Currency markets went on a roller coaster ride today in NY, with the many ups and downs flowing from expectations ahead of the FOMC policy statement and then from the reaction to the Fed's announcement. First off, what did the Fed signal? Steady rates at 0.00-0.25% for an extended period (same language as recent statements), a slightly more upbeat view on the economy (''economic activity is leveling out''), and a step back from quantitative easing (Treasury and mortgage security purchases) by not expanding previously announced asset purchases. The Fed statement was broadly in line with market expectations, but the shift in quantitative easing was somewhat unexpected and represents the first signal that unconventional easing is unlikely to be expanded as the economy stabilizes.

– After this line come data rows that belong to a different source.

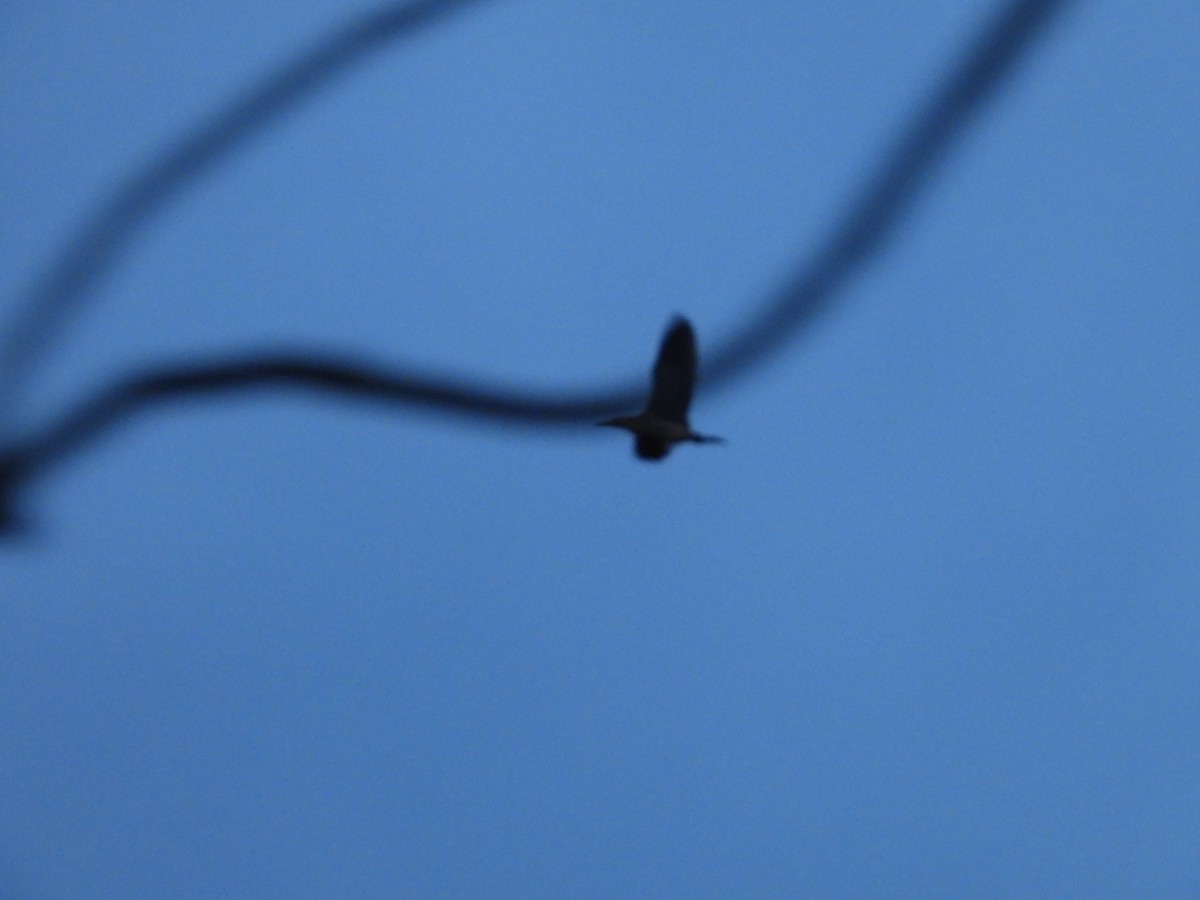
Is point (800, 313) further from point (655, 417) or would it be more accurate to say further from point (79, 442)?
point (79, 442)

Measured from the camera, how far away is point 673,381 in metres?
0.94

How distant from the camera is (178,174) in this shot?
0.92m

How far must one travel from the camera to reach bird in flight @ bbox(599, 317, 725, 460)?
3.08 feet

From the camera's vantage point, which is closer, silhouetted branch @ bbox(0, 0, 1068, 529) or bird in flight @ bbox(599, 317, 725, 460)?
silhouetted branch @ bbox(0, 0, 1068, 529)

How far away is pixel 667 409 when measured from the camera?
942 mm

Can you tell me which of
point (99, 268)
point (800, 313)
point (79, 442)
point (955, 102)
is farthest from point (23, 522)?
point (955, 102)

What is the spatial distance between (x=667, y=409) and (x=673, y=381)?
23 millimetres

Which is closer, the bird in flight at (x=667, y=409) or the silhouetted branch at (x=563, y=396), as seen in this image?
the silhouetted branch at (x=563, y=396)

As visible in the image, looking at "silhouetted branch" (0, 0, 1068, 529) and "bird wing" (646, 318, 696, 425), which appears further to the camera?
"bird wing" (646, 318, 696, 425)

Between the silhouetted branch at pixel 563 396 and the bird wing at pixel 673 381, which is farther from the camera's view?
the bird wing at pixel 673 381

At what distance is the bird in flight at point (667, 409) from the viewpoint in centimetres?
94

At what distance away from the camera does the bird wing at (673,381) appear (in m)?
0.94

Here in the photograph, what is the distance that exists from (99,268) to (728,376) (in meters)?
0.50

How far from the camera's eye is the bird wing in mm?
936
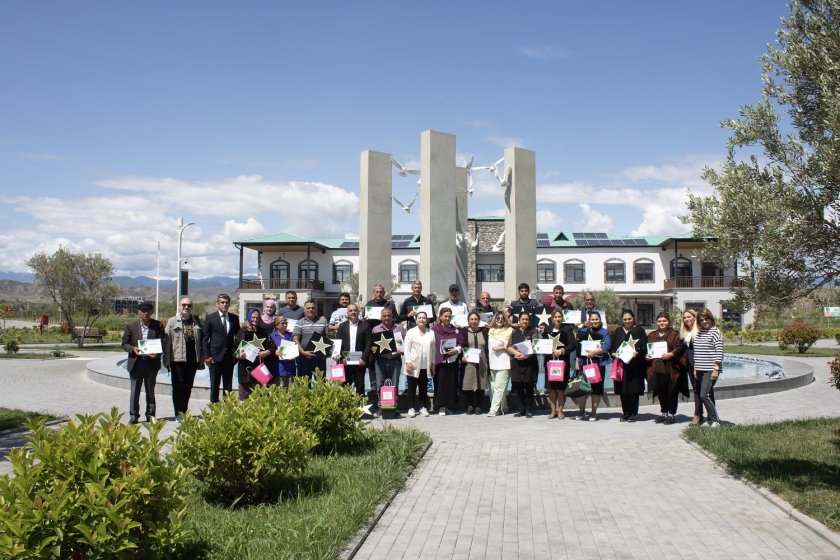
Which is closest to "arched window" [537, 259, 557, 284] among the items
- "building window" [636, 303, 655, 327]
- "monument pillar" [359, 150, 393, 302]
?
"building window" [636, 303, 655, 327]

The FX moves essentially continued to revolve around risky asset markets, as the JPY-crosses rebounded from overnight declines as US stock markets posted early gains on expectations the Fed would acknowledge economic stabilization but keep rates on hold. EUR/JPY rallied from around 135.00 to just over 137.00 as stock markets posted early gains of about 1.25%. The USD weakened in tandem with rising stock markets, as so-called 'riskier' currencies were bought. After the Fed announcement, the USD bounced back and JPY-crosses slid lower, while stocks faltered momentarily on the potential reduction in unconventional easing. But stocks quickly stabilized and surged to new highs, causing yet another intra-day rebound in JPY-crosses. Heading into the close, however, stocks surrendered some of their gains to close slightly below levels prevailing before the Fed's announcement. EUR/JPY slipped lower in unison, finishing out around 136.30, mid-way between its post-FOMC high of about 137.25 and its post-FOMC low of around 135.50.
FX correlations to risk assets looks set to continue in the sessions ahead and the key will be whether Asian and European investors embrace the same cautiously optimistic outlook displayed in NY today.